** THE PROBLEM **
Write out all of the following material word for word, keeping every line as it appears.

____________________

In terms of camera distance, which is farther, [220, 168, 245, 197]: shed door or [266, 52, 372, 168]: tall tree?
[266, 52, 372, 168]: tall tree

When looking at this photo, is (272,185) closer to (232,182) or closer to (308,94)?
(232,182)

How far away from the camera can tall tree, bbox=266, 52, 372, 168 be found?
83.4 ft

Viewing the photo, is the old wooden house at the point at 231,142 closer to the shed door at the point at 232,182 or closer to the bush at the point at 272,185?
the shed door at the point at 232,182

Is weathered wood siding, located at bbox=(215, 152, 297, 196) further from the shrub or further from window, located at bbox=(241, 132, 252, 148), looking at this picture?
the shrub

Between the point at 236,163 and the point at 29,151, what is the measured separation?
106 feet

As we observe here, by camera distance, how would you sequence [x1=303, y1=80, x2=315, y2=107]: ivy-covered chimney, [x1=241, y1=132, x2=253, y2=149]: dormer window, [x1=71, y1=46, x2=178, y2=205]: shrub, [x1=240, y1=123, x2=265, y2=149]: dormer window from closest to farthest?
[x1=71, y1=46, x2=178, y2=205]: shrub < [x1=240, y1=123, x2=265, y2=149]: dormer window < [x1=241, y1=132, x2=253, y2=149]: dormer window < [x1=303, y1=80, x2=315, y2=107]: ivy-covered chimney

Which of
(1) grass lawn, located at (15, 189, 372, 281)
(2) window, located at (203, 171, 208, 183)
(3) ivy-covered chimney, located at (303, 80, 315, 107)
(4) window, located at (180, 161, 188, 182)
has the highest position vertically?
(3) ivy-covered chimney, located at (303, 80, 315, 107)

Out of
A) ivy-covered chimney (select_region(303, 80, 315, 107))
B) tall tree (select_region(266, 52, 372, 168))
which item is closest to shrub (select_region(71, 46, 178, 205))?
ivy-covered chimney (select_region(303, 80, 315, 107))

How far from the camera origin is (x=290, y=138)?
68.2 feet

____________________

** OUTPUT FOR THIS TASK **
In terms of camera distance, which is farther, [220, 168, 245, 197]: shed door or [266, 52, 372, 168]: tall tree?
[266, 52, 372, 168]: tall tree

When looking at this photo, is (272,185) closer to (232,182) or closer to (308,94)?
(232,182)

How far away from the camera can tall tree, bbox=266, 52, 372, 168 be found?
83.4 ft

Viewing the photo, is the old wooden house at the point at 231,142 closer to the shed door at the point at 232,182 or closer to the bush at the point at 272,185?
the shed door at the point at 232,182

Is weathered wood siding, located at bbox=(215, 152, 297, 196) further from the shrub or further from window, located at bbox=(241, 132, 252, 148), looking at this picture?
the shrub

Between the point at 236,163 and the point at 29,151, what is the measured separation?
106 feet

As we observe here, by camera distance, how would you sequence [x1=303, y1=80, x2=315, y2=107]: ivy-covered chimney, [x1=241, y1=132, x2=253, y2=149]: dormer window, [x1=71, y1=46, x2=178, y2=205]: shrub, [x1=240, y1=123, x2=265, y2=149]: dormer window from closest to farthest?
[x1=71, y1=46, x2=178, y2=205]: shrub < [x1=240, y1=123, x2=265, y2=149]: dormer window < [x1=241, y1=132, x2=253, y2=149]: dormer window < [x1=303, y1=80, x2=315, y2=107]: ivy-covered chimney

Which of
(1) grass lawn, located at (15, 189, 372, 281)
(2) window, located at (203, 171, 208, 183)
(3) ivy-covered chimney, located at (303, 80, 315, 107)
(4) window, located at (180, 161, 188, 182)
has the highest position vertically?
(3) ivy-covered chimney, located at (303, 80, 315, 107)

Out of
A) ivy-covered chimney (select_region(303, 80, 315, 107))
B) tall tree (select_region(266, 52, 372, 168))
which item is closest to shrub (select_region(71, 46, 178, 205))?
ivy-covered chimney (select_region(303, 80, 315, 107))

How far from the camera origin is (x=290, y=138)?
68.2 feet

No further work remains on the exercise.